----- Provided passage

Photograph of a different patient to illustrate the intraoperative positioning and setup using the Arthrex foot holder clamped to the bed rail with the ankle in a neutral to slight plantarflexion position. The surgeon was positioned at the foot of the bed, with an assistant standing to the side of the operative ankle.
Figure 6.
Arthroscopic photograph showing the irregular cartilage surface of the osteochondral lesion of the talus in the medial talar dome with adjacent synovitis in the anteromedial ankle.
Next, an arthroscopic shaver and an angled ringed curette was used to debride the unstable articular cartilage back to sharp, stable borders, and all loose cartilage fragments were removed from the joint. This left approximately 8 × 15 mm of exposed subchondral bone at the base of the lesion (Figure 7). The subchondral plate was intact without bone loss or evidence of collapse. Finally, using an arthroscopic microfracture awl, several microfracture holes were created through the subchondral plate and into the underlying metaphyseal bone until marrow fat was identified (Figure 8), following previously described microfracture technique. 9 Because of the posterior position of this lesion, a microfracture awl with a relatively sharp angle was required. In this case, the anterior half of the lesion was accessed with a 60-degree awl and the posterior half with a 90-degree awl. Using this type of awl can be challenging as there is a tendency to skive along the bone surface; therefore, extra care must be taken to avoid this issue. Suction was used to ensure there was adequate bleeding from the microfracture base (Figure 9). The arthroscopic instrumentation was removed and remaining fluid drained from the joint prior to wound closure and application of a sterile bandage and walking boot.
Figure 7.
Arthroscopic photograph of the left ankle after debridement of the unstable cartilage lesion showing stable subchondral bone.
Figure 8.
Arthroscopic photograph showing 60-degree arthroscopic awl being inserted through the subchondral bone under manual pressure until a depth of approximately 2-4 mm starting at the peripheral margin of the lesion.
Figure 9.
Arthroscopic photograph following microfracture of the talar dome lesion showing adequate marrow stimulation as evidenced by brisk bleeding from the microfracture holes while allowing irrigation fluid to drain under gentle suction.
Postoperatively, she was immobilized in the boot for 2 weeks and nonweightbearing using crutches for mobility. She was kept nonweightbearing for 6 weeks total, then allowed progressive weightbearing in the boot before transition to an ankle brace. Gentle home range of motion was started at 2 weeks, followed by physical therapy starting after the 6-week postoperative appointment. At 3 months, she was allowed to start exercising without the use of the ankle brace, and her preoperative symptoms had not recurred. The senior author’s clinical management of OLT lesions following arthroscopic debridement and microfracture does not include repeat imaging, so long as the patient does not have returning symptoms or other concerns following surgery. If they are doing well at the 3-month postoperative appointment, they are offered follow-up on an as-needed basis. This patient had not returned or called with concerns at 6 months postsurgery.

----------
----- Extracted information

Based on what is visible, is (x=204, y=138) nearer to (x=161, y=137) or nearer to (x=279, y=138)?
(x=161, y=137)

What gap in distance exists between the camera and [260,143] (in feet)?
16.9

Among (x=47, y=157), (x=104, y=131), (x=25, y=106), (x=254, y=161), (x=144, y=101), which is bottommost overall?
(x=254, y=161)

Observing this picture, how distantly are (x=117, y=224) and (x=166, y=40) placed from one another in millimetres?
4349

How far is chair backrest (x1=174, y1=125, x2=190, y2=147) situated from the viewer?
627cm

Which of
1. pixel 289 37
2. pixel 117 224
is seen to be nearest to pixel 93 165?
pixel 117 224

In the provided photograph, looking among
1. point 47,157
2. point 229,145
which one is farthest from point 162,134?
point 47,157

----------
----- Extracted information

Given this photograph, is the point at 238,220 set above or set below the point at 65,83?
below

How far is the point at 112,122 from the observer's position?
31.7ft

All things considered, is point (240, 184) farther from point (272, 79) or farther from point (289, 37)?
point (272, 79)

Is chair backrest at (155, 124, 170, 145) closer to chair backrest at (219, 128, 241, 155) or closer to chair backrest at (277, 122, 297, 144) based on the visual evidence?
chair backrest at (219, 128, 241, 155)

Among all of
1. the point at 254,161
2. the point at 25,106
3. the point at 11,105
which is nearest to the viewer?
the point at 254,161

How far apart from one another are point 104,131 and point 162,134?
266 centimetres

----------
----- Extracted information

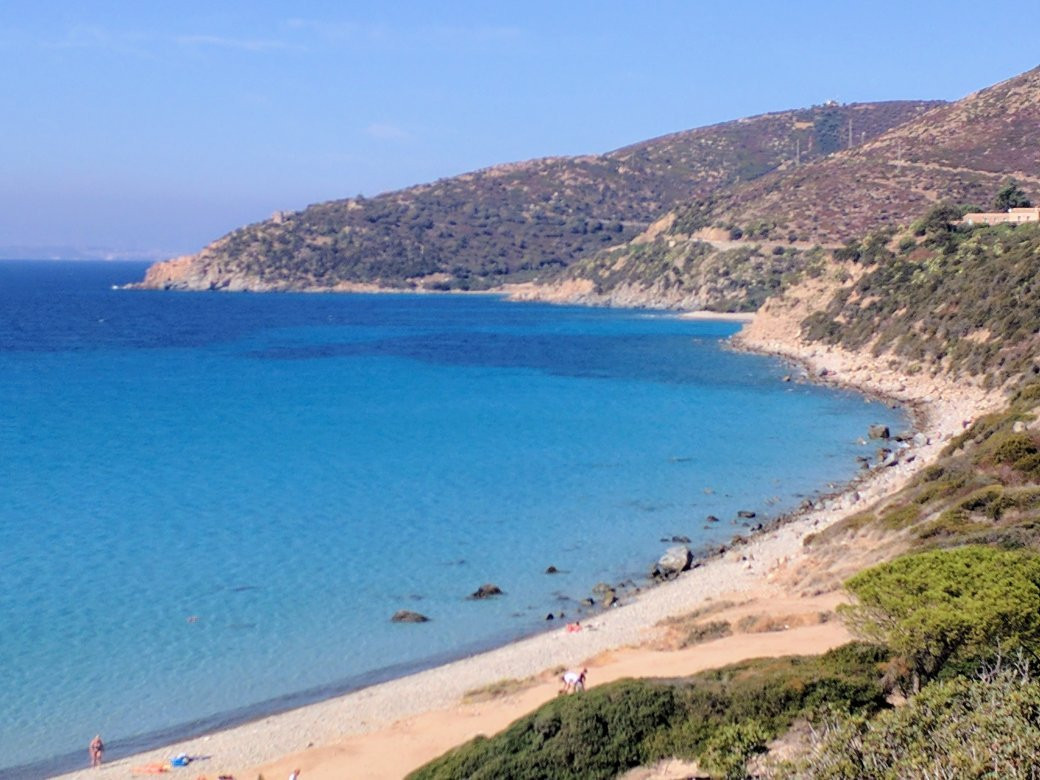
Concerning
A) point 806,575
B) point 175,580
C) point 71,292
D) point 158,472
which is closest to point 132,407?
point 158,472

----------

» Description of the task
Could you output the part of the ankle microfracture case that begins at the words "Arthroscopic photograph of" and stops after "under gentle suction."? The listing has nothing to do with the ankle microfracture case.

» Written reply
Arthroscopic photograph of the left ankle after debridement of the unstable cartilage lesion showing stable subchondral bone.
Figure 8.
Arthroscopic photograph showing 60-degree arthroscopic awl being inserted through the subchondral bone under manual pressure until a depth of approximately 2-4 mm starting at the peripheral margin of the lesion.
Figure 9.
Arthroscopic photograph following microfracture of the talar dome lesion showing adequate marrow stimulation as evidenced by brisk bleeding from the microfracture holes while allowing irrigation fluid to drain under gentle suction.